Asean Summit: EAS leaders call for greater cooperation to tackle crisis
SINGAPORE – The need for countries across the Asia-Pacific to cooperate in tackling the coronavirus pandemic and the current economic crisis was underlined by leaders at the East Asia Summit (EAS) on Saturday night (Nov 15).
The virtual meeting chaired by Vietnam’s Prime Minister Nguyen Xuan Phuc also saw several leaders highlight the need to work together to ensure peace and stability as they rebuild their economies.
“No country, no matter how big, can tackle this crisis alone,” said Prime Minister Lee Hsien Loong.
“To mount an effective collective response, countries big and small have to work together, in a conducive strategic environment and through a regional architecture that fosters peace and stability.”
PM Lee suggested three areas for EAS members to boost cooperation: promote vaccine multilateralism, share technology and support one another’s economic recovery.
The EAS brings together Asean’s 10 members plus Australia, China, India, Japan, South Korea, New Zealand, Russia and the United States.
PM Lee noted that a working vaccine is part of the solution towards a recovery, and fortunately, most of the leading Covid-19 vaccine candidates come from EAS members.
“I hope we will all work together to procure an equitable, steady and affordable supply of treatments and vaccines,” he said.
Singapore is ready to contribute in this area, he added.
It is investing heavily in vaccine research and development and building up its manufacturing capacity to meet the region’s needs.
Addressing EAS leaders, United Nations Secretary-General Antonio Guterres said the UN was working to scale up the production of effective vaccines and therapeutics that “must be available and affordable for everyone, everywhere”.
In his speech, PM Lee said many EAS members have adopted innovative technological solutions for contact tracing and improving testing, and countries can share these.

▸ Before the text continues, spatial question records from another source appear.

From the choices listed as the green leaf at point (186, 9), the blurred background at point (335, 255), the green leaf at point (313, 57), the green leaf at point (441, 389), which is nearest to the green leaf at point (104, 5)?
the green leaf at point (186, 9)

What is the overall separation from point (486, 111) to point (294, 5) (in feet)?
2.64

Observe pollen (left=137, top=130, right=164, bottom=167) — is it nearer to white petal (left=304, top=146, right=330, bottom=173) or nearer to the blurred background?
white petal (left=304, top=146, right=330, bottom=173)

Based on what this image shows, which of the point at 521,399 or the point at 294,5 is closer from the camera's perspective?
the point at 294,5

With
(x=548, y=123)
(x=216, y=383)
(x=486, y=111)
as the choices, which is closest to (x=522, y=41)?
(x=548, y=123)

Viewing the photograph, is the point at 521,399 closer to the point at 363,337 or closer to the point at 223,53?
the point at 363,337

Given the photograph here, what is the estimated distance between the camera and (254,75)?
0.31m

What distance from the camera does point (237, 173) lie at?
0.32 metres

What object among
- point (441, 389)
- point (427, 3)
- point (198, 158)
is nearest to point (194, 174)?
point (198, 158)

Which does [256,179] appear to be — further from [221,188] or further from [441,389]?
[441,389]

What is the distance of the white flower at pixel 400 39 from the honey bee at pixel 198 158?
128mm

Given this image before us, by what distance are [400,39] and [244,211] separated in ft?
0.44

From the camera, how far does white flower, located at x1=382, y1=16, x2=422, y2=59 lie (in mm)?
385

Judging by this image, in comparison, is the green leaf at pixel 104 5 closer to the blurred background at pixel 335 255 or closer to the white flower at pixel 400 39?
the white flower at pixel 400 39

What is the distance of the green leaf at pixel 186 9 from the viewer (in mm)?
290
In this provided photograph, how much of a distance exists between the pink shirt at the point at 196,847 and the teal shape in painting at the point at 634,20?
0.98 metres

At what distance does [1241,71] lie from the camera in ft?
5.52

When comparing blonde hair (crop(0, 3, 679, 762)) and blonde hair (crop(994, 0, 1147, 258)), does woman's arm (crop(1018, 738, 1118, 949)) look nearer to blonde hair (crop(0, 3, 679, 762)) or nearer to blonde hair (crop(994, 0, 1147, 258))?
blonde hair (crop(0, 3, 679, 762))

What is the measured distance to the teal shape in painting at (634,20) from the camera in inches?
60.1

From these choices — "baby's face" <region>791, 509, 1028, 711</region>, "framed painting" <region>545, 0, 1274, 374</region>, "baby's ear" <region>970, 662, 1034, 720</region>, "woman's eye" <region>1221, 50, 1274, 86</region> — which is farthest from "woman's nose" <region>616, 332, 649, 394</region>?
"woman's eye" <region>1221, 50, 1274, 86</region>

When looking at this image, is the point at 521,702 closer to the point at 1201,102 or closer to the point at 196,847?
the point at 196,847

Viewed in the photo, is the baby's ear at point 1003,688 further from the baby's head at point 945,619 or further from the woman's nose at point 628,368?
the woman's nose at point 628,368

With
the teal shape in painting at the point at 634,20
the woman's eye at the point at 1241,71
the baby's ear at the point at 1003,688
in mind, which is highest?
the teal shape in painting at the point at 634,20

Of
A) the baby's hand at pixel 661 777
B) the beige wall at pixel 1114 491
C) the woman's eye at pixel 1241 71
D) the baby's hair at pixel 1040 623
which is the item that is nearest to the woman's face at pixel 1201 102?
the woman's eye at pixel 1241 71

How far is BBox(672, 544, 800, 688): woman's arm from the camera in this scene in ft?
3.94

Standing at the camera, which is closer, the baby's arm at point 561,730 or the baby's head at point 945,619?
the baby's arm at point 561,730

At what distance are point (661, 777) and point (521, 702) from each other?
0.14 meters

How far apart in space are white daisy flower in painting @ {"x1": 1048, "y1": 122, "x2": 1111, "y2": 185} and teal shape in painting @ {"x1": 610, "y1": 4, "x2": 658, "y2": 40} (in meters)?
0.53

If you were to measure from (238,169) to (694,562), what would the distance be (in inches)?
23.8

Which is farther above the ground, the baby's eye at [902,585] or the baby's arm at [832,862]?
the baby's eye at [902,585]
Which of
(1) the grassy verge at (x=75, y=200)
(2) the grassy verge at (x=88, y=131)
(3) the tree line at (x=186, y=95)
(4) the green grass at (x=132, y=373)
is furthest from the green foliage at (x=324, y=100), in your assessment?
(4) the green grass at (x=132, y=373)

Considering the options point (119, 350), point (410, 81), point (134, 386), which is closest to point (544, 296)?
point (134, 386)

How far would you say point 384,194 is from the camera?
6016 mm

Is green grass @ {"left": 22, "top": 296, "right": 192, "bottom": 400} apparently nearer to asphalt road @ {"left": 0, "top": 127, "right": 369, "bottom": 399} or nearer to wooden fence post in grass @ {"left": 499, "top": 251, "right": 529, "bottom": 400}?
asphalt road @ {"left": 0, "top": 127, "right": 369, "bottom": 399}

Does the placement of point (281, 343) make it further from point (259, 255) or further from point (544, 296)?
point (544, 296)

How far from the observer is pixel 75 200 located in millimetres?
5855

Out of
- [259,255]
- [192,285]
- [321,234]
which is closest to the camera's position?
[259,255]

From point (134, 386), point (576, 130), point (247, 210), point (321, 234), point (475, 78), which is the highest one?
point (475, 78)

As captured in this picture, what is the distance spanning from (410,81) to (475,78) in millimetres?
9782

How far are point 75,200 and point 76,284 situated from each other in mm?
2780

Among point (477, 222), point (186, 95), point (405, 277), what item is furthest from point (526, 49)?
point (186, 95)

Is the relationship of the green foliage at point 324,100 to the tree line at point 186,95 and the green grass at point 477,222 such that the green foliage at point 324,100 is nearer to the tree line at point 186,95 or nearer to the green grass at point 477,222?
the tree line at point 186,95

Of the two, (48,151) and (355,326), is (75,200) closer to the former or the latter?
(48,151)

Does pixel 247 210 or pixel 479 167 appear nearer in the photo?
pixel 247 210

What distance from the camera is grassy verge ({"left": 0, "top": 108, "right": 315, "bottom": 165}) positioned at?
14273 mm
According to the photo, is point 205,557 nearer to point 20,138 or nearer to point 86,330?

“We should learn from one another’s experiences, open source the software codes wherever possible, and encourage interoperability where practical,” he added.
He also encouraged members to work together to mitigate the longer-term global economic impact of the pandemic on their people and businesses.
“It is critical to uphold a rules-based, open and inclusive multilateral trading system,” he said.
He added that the Regional Comprehensive Economic Partnership, to be signed today, will spur business confidence and recovery through enhanced market access, comprehensive trade facilitative measures and expanded commitments in areas like e-commerce and intellectual property rights.
The EAS has traditionally also discussed cooperation in areas such as counter-terrorism, cyber security and transboundary pollution, and PM Lee said he was glad that statements adopted at the summit showed a strong political will to address such common challenges.
“Regional stakeholders should continue to work together to maintain peace and stability in the region,” he added, citing the South China Sea, where maritime disputes should be resolved in accordance with universally recognised principles of international law.
He also welcomed the progress made in Asean-China negotiations on a Code of Conduct (COC) in the South China Sea, adding: “There is a lot of work ahead, and we should keep up the momentum of discussions so that we can conclude an effective and substantive COC.”
Asean leaders were joined at the EAS by Chinese Premier Li Keqiang and Russian President Vladimir Putin, among others, but the US was represented by National Security Adviser Robert O’Brien, and India by External Affairs Minister S. Jaishankar.